An eloquent protest against this narrow view can be found in D. F. McKenzie’s 1985 Panizzi Lectures entitled Bibliography and the sociology of texts [6]. McKenzie, a specialist in historical bibliography and textual criticism, argues persuasively for a broader approach in two ways. First, bibliography should extend beyond the book itself to include its interpretation and social context. This expansion has happened. Second, text should be interpreted widely to extend beyond writing in the printed books to include other media, notably films, maps and digital data sets. On this front far more needs to be done.

Areas Needing Attention
Numerous areas, including the following, need attention in addition to the central issue of preservation of digital data:

  • Metadata enrichment. How could existing metadata for re-usable data sets be improved or extended, cost-effectively, with clear separation and ancestry of both new and old and with maximal interoperability, using annotation techniques, namespaces and other Semantic Web elements?
     
  • Cross-lingual interoperability. Strong cross-lingual issues arise when the metadata of two sets are in different languages such as English and German. But also, since language evolves within fields of discourse, a weak linguistic mismatch occurs between the specialized terminologies in different specialties. Retrieval performance is sensitive to these dialect differences. Computational linguistics can help.
     
  • The economics of harmonization. Standards constrain flexibility but achieve long-term economies and resource sharing through interoperability. Multiple trade-offs are involved.
     
  • Coherence. When moving beyond text on paper, resources are less visible. There will need to more focus on issues and features common to most science data sets, notably
    • Where: place and spatial location, geo-referencing
    • When: periods and calendar time, geo-temporal encoding
    • Data provenance: the need to be able to trace data back to its origin and justification
    • Boundary issues through time: shifting political boundaries, unstable biological taxa, and so forth
    • Ontologies (controlled vocabularies) shared or interoperable across domains. 

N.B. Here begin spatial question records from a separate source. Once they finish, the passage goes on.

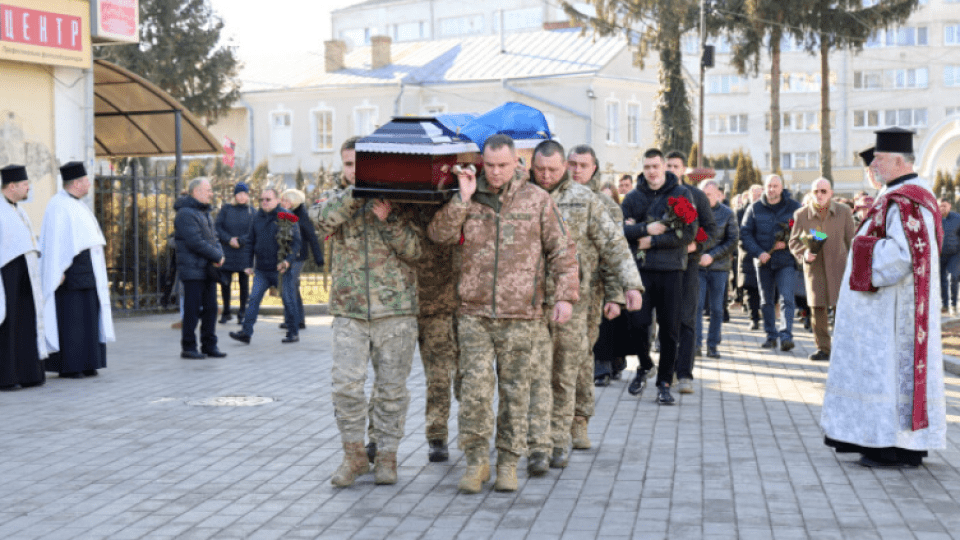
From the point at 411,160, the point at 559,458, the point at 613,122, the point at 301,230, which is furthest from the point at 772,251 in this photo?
the point at 613,122

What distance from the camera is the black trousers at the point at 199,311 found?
13484 mm

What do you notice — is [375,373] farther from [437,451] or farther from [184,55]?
[184,55]

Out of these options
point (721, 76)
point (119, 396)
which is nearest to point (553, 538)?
point (119, 396)

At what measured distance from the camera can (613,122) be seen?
4712 centimetres

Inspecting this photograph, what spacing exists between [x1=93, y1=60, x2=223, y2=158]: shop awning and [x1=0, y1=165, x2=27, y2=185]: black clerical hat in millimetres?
8181

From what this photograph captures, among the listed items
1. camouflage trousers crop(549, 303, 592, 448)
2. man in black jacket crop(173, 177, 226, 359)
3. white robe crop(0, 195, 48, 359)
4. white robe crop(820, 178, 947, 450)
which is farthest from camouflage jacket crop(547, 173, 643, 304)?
man in black jacket crop(173, 177, 226, 359)

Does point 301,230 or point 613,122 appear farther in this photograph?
point 613,122

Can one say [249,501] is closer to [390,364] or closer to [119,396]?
[390,364]

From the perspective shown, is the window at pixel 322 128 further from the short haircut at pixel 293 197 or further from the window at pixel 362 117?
the short haircut at pixel 293 197

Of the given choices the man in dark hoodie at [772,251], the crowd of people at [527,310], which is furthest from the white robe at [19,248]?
the man in dark hoodie at [772,251]

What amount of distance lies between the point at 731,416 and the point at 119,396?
17.3ft

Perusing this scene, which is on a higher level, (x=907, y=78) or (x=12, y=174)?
(x=907, y=78)

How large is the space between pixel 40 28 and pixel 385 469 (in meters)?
10.9

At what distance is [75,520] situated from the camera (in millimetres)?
6191
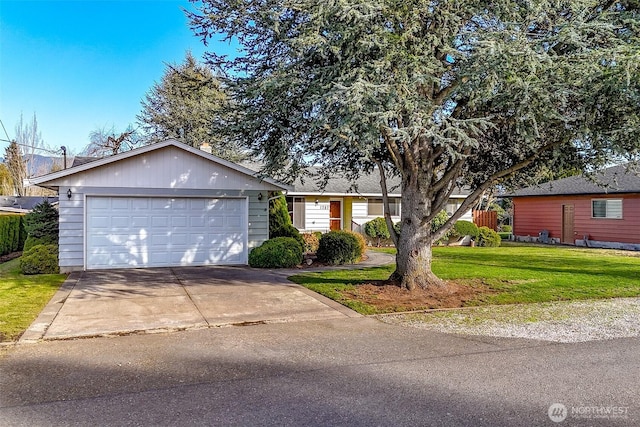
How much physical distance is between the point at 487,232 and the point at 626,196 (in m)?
6.04

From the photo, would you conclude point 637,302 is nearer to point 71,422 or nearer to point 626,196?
point 71,422

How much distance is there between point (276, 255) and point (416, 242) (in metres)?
5.02

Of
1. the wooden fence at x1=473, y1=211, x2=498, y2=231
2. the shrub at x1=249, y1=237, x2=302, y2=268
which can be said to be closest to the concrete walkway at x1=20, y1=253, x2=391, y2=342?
the shrub at x1=249, y1=237, x2=302, y2=268

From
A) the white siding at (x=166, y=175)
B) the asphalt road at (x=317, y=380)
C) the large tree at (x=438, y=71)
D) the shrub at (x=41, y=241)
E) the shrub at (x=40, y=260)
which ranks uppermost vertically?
the large tree at (x=438, y=71)

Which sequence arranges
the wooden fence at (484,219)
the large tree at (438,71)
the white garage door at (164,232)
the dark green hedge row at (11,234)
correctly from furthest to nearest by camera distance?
the wooden fence at (484,219)
the dark green hedge row at (11,234)
the white garage door at (164,232)
the large tree at (438,71)

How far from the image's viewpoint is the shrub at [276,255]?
13.2m

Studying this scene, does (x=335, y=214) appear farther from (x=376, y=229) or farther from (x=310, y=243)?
(x=310, y=243)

These issues apply also to textual resources.

Conclusion
The problem of access to the non-textual record is finally getting serious attention. The National Academy of Sciences has established a Board on Research Data and Information. Conferences on the topic have become frequent. NSF launched its Sustainable Digital Data Preservation and Access Network Partners (DataNet) program. Universities are developing data repositories and, significantly, funding agencies (notably NSF and NIH) are now requiring data management plans in all proposals. The requirements are still general and vague, but the mandate for significant change is clear. If these requirements were enforced and audited, it would provide an excellent driver for the development of the requisite infrastructure. In the meanwhile not only is the production of data sets increasing in scale, but so much more can be done with them – replicating experiments; obtaining better, broader evidence; subjecting them to visual analysis; indulging in computationally intensive research and so on. 

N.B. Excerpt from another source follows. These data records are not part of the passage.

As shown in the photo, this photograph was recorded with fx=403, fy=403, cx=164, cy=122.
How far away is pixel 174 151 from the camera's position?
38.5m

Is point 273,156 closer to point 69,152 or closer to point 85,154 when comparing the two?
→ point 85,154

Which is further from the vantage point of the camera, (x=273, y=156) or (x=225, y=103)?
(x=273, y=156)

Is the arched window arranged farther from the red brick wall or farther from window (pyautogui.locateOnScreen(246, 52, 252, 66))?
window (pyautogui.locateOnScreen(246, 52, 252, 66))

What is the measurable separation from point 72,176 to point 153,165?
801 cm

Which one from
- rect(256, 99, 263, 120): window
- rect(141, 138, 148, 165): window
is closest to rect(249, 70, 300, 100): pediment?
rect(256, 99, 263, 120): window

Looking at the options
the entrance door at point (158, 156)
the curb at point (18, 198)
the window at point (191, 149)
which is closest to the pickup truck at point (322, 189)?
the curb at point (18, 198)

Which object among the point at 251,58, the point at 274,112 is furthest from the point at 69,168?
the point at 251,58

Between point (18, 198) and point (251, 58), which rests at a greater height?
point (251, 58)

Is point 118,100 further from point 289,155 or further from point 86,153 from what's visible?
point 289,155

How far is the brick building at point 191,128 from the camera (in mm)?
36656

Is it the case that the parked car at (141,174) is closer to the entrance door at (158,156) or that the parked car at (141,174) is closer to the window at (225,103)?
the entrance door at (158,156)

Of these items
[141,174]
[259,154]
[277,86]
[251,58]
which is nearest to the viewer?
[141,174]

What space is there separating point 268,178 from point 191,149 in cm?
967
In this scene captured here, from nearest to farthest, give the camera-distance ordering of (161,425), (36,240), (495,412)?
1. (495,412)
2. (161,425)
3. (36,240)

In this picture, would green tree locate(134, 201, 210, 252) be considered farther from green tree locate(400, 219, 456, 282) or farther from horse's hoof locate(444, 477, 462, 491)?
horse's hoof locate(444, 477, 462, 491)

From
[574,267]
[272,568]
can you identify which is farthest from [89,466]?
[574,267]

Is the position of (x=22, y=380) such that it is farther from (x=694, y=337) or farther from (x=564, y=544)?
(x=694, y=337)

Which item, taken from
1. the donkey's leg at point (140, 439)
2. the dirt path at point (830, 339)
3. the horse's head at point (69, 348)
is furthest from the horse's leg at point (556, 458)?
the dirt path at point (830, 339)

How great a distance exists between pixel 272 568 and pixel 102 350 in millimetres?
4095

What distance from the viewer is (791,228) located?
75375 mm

Change will require both the development of new, improved, attractive practices and a process of facilitated adoption. It is high time to bring bibliography up-to-date to address the management of media, notably data sets. As McKenzie put it [p. 52], “Further neglect of them is inexcusable.” And that was in 1985!

Acknowledgments 
I am grateful for the help of Jeanette Zerneke and Evan Smith and for the support of Coleman Fung and the Coleman Fung Foundation “Knowledge Unix” gift to the Electronic Cultural Atlas Initiative.

Resources Cited in the Article
[1] Office of Extramural Research, National Institutes of Health. (2007). NIH data sharing policy. Bethesda, MD: The Institutes. Retrieved June 19, 2011, from http://grants.nih.gov/grants/policy/data_sharing/index.htm.

[2] National Science Foundation. (January 2011). Grant Proposal Guide [Section IIC.2.j.]. Washington, DC: The Foundation. Retrieved June 19, 2011, from www.nsf.gov/pubs/policydocs/pappguide/nsf11001/gpgprint.pdf.

[3] Bowker, G. (2008). Memory practices in the sciences. Cambridge, MA: MIT Press. 

[4] Blum, R. (1980). Bibliographia: An inquiry into its definition and designations. Chicago: American Library Association.

[5] Wilson, P. (1968). Two kinds of power: An essay on bibliographical control. University of California Press. Full text available at http://books.google.com.

[6] Mckenzie, D. F. (1986). Bibliography and the sociology of texts. London: The British Library.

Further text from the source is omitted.